Labour joins unions in attacking review into work practices
UNIONS lamented a “massive missed opportunity” yesterday as a report into employment practices threatened to entrench precarious work.
In his review into modern employment practices, former Tony Blair adviser Matthew Taylor suggests “technology and forms of WorkerTech” as a potential substitute for trade union organisation in so-called gig economy workplaces.
The review was commissioned by the Tory government following a series of employment tribunal cases, in which self-employed couriers and taxi drivers working for firms such as Uber and Deliveroo have argued for employment rights as workers.
Mr Taylor declined to recommend a ban on zero-hour contracts, instead calling on the government to “incentivise employers to provide certainty of hours and income as far as possible.”
The review recommends that the current employment category of “worker,” which lies between employees and the self-employed, should be renamed “dependent contractors.”
It would be “unreasonable” for such contractors to log onto gig economy computer systems “when they know there is no work” and expect to still be paid the minimum wage, the review says.
Mr Taylor said online platforms could be used to “provide individuals with an accurate guide to their potential earnings” — which unions fear could lead to workers losing the right to take action against companies who fail to pay legal minimums.
Accrued employment rights can currently be denied to workers who take — or are forced to take — a gap of a week between assignments.
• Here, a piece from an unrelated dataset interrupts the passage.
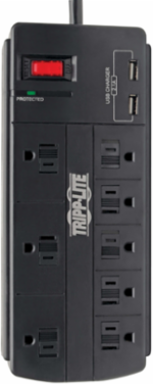 8-Outlet Surge Protector with 2 USB Ports, 1200 Joules, 8 ft Cord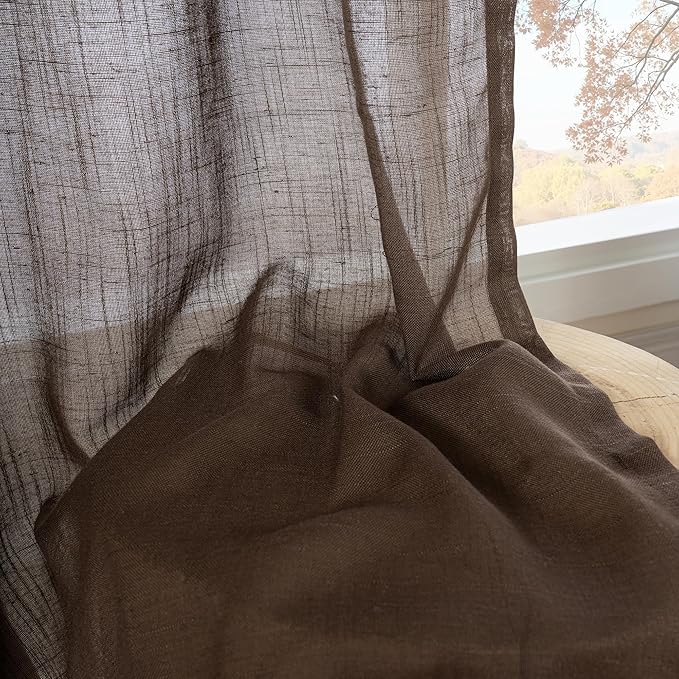 BGment 96 Inches Long Linen Curtains for Living Room, Brown Semi Sheer Window Drapes Rustic Textured for Farmhouse Beroom Dining Room Decor Rod Pocket Lightweight, 2 Panels Set, Each 52 Inch Wide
Mr Taylor recommends this should be extended to a month.
Labour leader Jeremy Corbyn hit out at the “missed opportunity to tackle insecure employment.”
He said that in Labour’s manifesto, the party had set out a plan “to transform the workplace and protect and improve workers’ rights. By abolishing employment tribunal fees, scrapping zero-hours contracts and giving rights to all workers from day one, we would halt and reverse the spread of exploitation in the gig economy.”
Shadow business secretary Rebecca Long Bailey said the report demonstrated that “insecurity is the inevitable new norm” for gig economy workers.
At the review’s launch, Prime Minister Theresa May said zero-hours contracts should not allow employers to “exploit” workers, but said banning them would “harm more people than it would help.”
But University and College Union general secretary Sally Hunt said: “For people who live in daily fear that their hours will be cut if they even speak out, such a right is quite meaningless and makes this review a massive missed opportunity.”